Most of these special committees are needed. Ford maintains, because the problems they tackle simply do not fall within the sphere of any of the 37 standing committees.

"It can get to be a headache," Ford says. "There are times I'm almost nostalgic for a simpler time when it was clear who had the power (to take up new issues and problems)."

The reason for the rising number of special committees lately is a "matter of history" to Ford. Traditional committees, he says, have not been able to cope with the increasing number of problems and proposals in recent years that cross or are outside existing administrative spheres of authority.

Special committees serve other purposes too. They are the best way to get problems and issues "out in the open," according to Ford, away from the bowels of University Hall. He says the increased willingness (and demand, it might be added) of students to be heard on such issues has had something to do with it. A special committee is free to take testimony from both students and other interested faculty members while studying its particular problem. Many of the special committees of the past year used that freedom.

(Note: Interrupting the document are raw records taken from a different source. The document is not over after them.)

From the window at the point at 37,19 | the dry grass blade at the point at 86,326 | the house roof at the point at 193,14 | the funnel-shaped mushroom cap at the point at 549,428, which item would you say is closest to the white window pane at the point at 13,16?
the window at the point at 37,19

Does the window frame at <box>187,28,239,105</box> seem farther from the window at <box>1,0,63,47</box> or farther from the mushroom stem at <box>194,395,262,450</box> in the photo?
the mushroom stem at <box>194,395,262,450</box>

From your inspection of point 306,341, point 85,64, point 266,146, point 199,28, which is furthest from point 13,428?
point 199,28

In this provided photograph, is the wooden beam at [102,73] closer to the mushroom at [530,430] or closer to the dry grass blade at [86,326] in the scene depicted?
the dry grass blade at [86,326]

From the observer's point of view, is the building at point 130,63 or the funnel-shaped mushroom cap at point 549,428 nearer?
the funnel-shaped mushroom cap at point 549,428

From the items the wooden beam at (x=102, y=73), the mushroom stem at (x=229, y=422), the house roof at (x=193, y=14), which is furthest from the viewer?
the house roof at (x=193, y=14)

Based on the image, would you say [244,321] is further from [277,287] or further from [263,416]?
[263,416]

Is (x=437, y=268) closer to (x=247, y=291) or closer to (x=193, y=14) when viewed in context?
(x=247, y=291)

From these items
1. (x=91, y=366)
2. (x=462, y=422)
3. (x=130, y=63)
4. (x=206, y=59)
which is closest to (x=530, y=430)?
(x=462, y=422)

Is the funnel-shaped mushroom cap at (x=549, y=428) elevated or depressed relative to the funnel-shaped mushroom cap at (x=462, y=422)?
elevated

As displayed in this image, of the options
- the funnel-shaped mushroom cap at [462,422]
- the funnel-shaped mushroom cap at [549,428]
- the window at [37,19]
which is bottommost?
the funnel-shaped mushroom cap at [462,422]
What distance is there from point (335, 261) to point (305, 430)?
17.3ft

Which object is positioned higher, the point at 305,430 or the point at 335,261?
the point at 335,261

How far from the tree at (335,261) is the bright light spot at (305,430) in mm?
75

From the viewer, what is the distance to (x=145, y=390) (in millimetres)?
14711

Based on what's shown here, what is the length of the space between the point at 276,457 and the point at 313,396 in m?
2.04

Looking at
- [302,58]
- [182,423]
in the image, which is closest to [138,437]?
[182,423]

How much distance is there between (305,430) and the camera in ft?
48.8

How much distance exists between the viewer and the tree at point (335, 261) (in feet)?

Some cynics around Harvard have claimed that Ford has used special committees as a means of legitimizing actions he and his personal staff had already agreed upon. Faculty committees have been "mandated", they say, to come in with the already agreed upon recommendations.

Ford denies this--mostly. He can and does quickly cite Paul Doty's special committee on the future of General Education at Harvard, whose report three years ago surprised many people, and led to extended Faculty debate and alterations--unlike the usual Faculty rubber stamp of committee recommendations.

The Committee on Recruitment and Retention of Faculty also "thought up a lot of things I hadn't thought of," Ford says. He thinks its recommendations may not have smooth, quick sailing through the Faculty either. Some senior faculty members, he says, do not like the committee's "implied emphasis on fighting to get junior faculty."